▸ Your goal: Render the records from the line containing "this 640×480 image." through the line containing "rusty disc [370, 350, 424, 396]", both included, as a JSON list of strings, one string per line and no blank lines. Leave out every other line.

▸ Data for this task:
#####

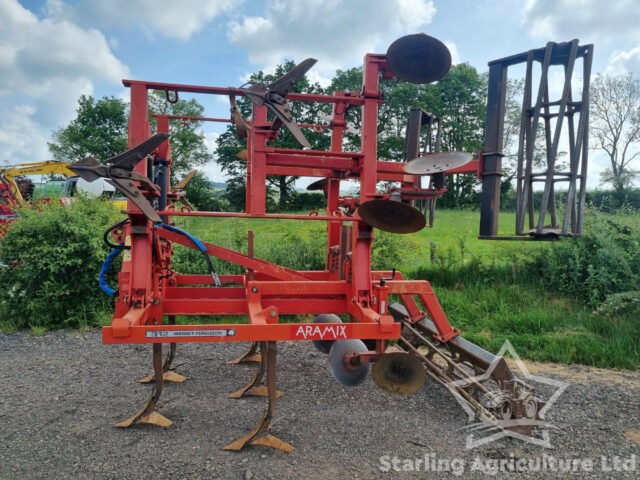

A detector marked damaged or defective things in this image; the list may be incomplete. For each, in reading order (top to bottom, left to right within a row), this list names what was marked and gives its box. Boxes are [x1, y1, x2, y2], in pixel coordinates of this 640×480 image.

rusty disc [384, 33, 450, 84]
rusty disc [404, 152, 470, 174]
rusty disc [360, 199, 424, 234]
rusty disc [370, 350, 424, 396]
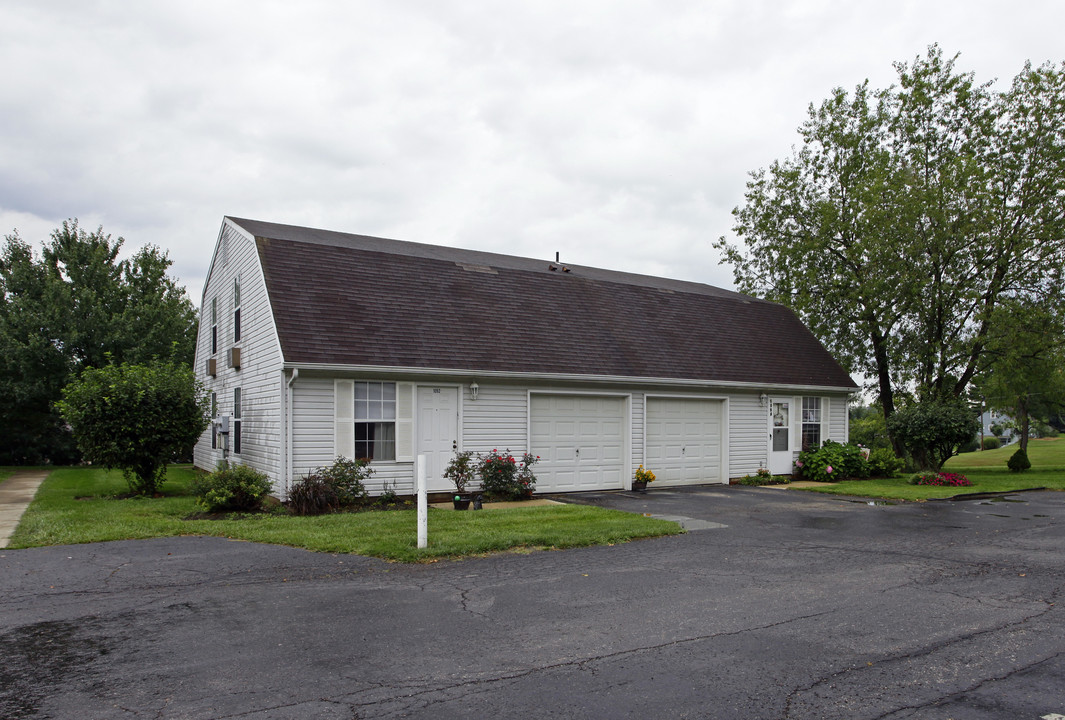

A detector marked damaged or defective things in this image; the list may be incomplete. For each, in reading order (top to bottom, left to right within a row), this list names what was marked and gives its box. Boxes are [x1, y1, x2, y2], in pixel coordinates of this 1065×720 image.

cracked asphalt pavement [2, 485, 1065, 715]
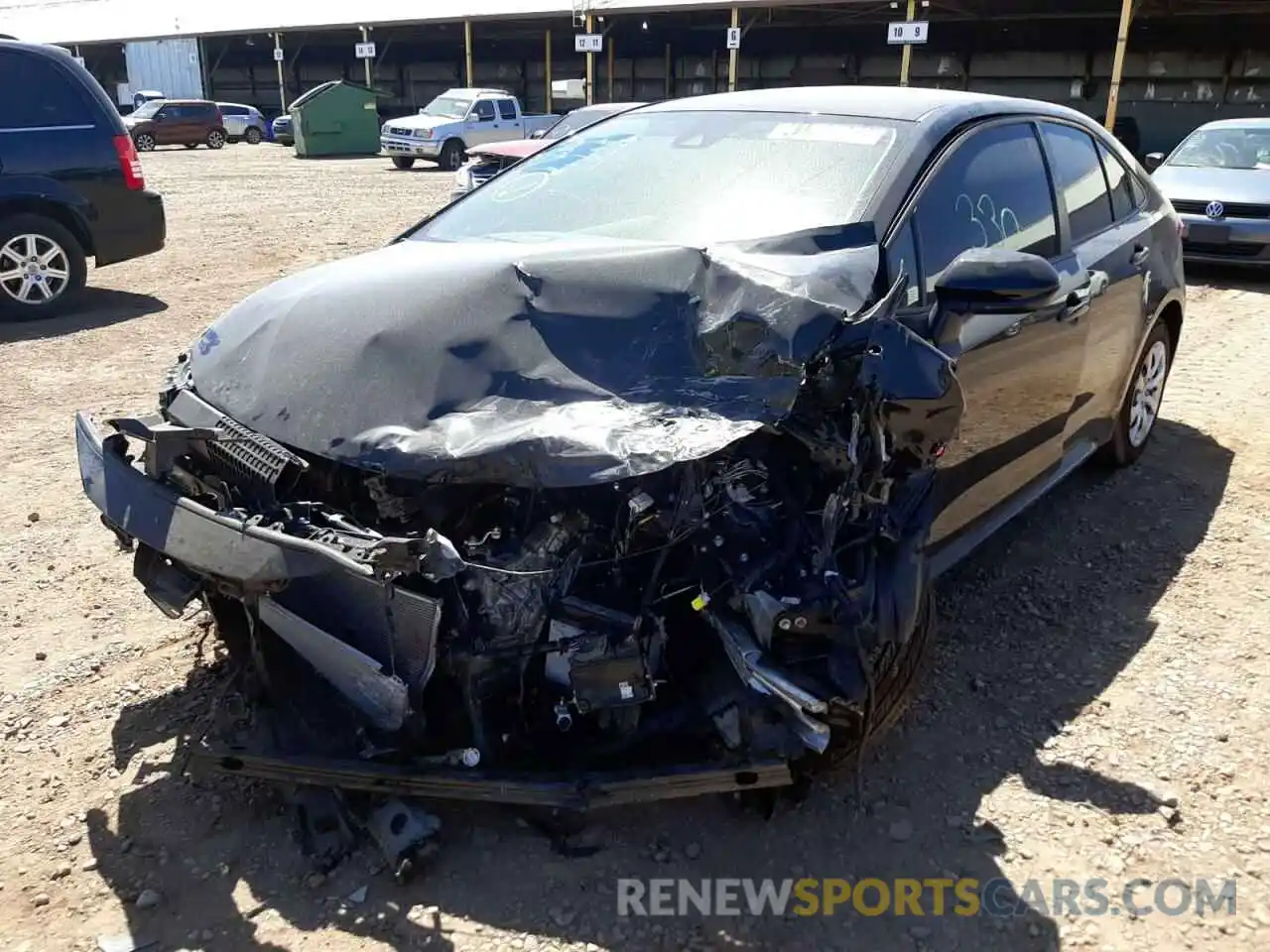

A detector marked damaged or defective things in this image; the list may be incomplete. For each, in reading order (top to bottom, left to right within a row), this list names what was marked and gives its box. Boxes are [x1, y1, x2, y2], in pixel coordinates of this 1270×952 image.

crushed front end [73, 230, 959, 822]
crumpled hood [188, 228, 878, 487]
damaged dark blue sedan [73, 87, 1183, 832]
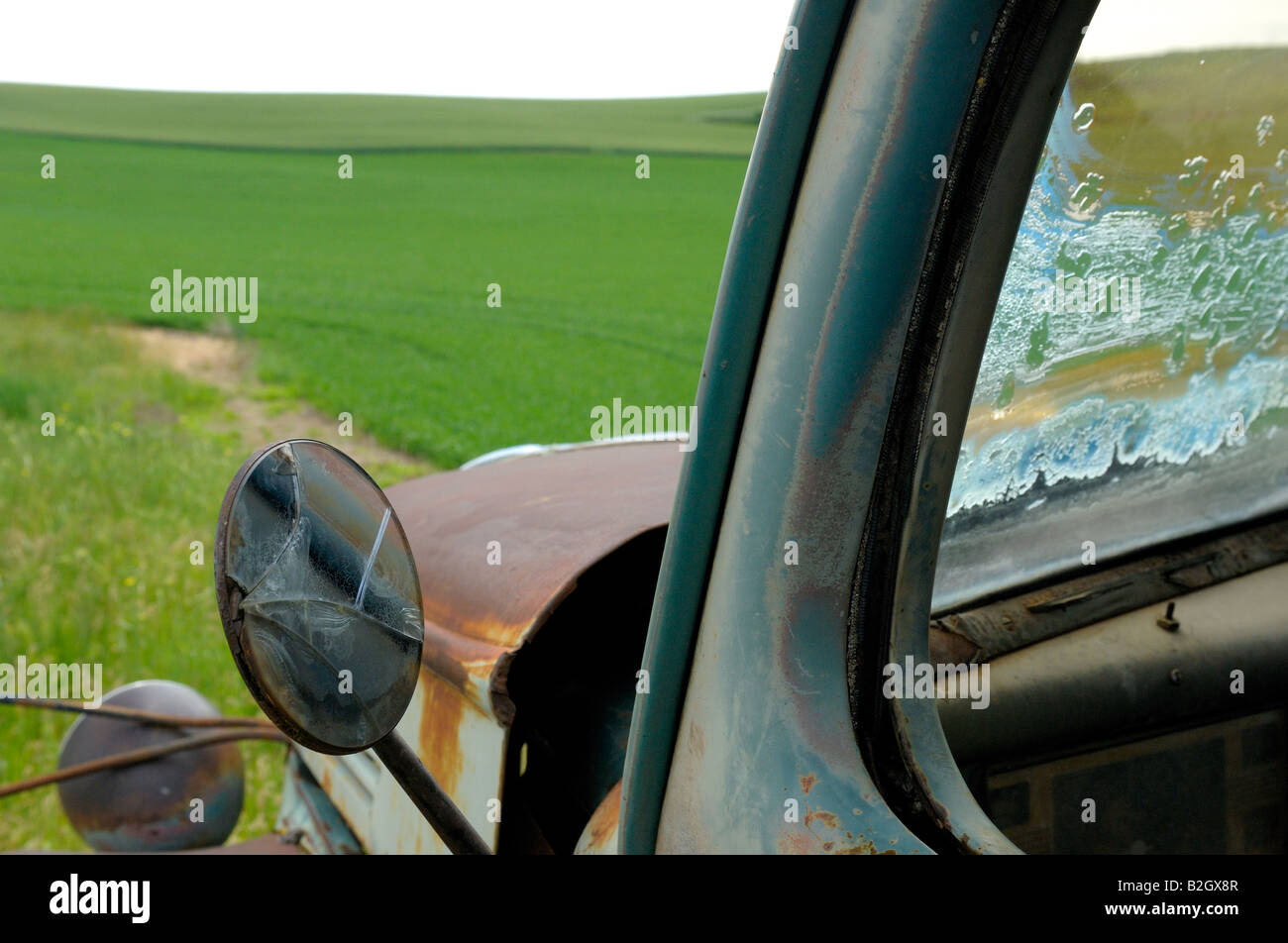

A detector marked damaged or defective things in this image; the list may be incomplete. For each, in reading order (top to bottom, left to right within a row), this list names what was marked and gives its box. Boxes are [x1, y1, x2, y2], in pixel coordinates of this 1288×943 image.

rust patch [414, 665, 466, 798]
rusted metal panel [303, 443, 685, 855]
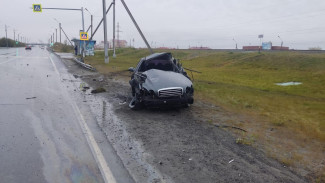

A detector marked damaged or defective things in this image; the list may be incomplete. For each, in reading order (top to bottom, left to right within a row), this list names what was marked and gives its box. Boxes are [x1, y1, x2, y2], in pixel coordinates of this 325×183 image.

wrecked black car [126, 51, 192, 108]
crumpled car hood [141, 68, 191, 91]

#####

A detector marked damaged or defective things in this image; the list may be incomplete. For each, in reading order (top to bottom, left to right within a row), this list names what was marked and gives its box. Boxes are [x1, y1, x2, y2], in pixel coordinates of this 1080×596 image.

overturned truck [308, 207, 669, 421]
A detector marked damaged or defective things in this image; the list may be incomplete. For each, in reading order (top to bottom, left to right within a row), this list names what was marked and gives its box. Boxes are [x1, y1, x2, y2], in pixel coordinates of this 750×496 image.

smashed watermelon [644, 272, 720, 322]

#####

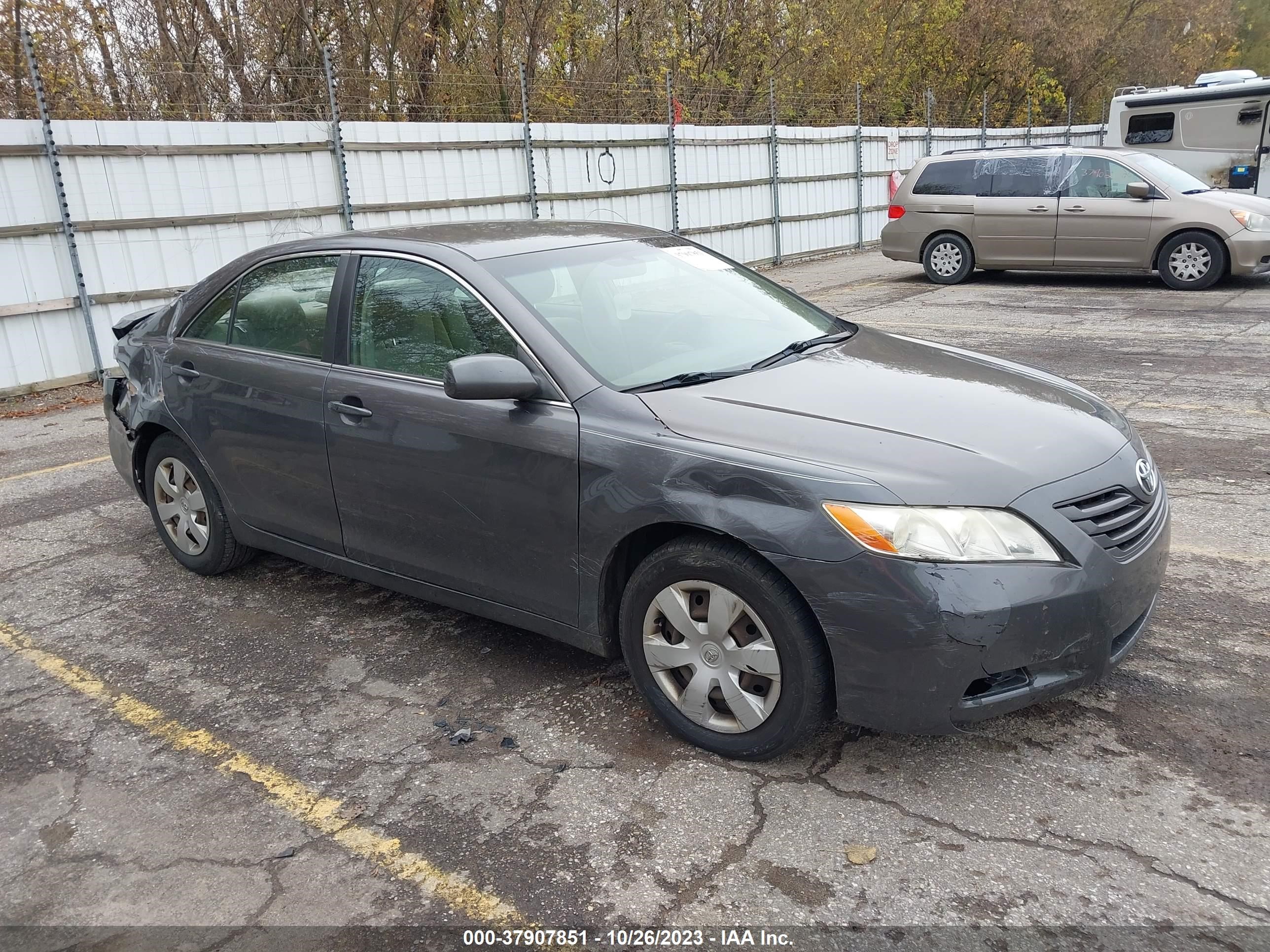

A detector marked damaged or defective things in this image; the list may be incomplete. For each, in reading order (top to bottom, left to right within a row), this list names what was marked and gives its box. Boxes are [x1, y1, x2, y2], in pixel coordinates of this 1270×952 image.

#####

▸ Final result:
[
  "A detector marked damaged or defective things in this image; the list may be incomplete. For each, in reading order (top to bottom, left to right within a row), this list names what was marked and gives its box. Boxes are [x1, y1, x2, y2], in pixel coordinates of this 640×480 image.",
  "rusty disc [384, 33, 450, 84]",
  "rusty disc [404, 152, 470, 174]",
  "rusty disc [360, 199, 424, 234]",
  "rusty disc [370, 350, 424, 396]"
]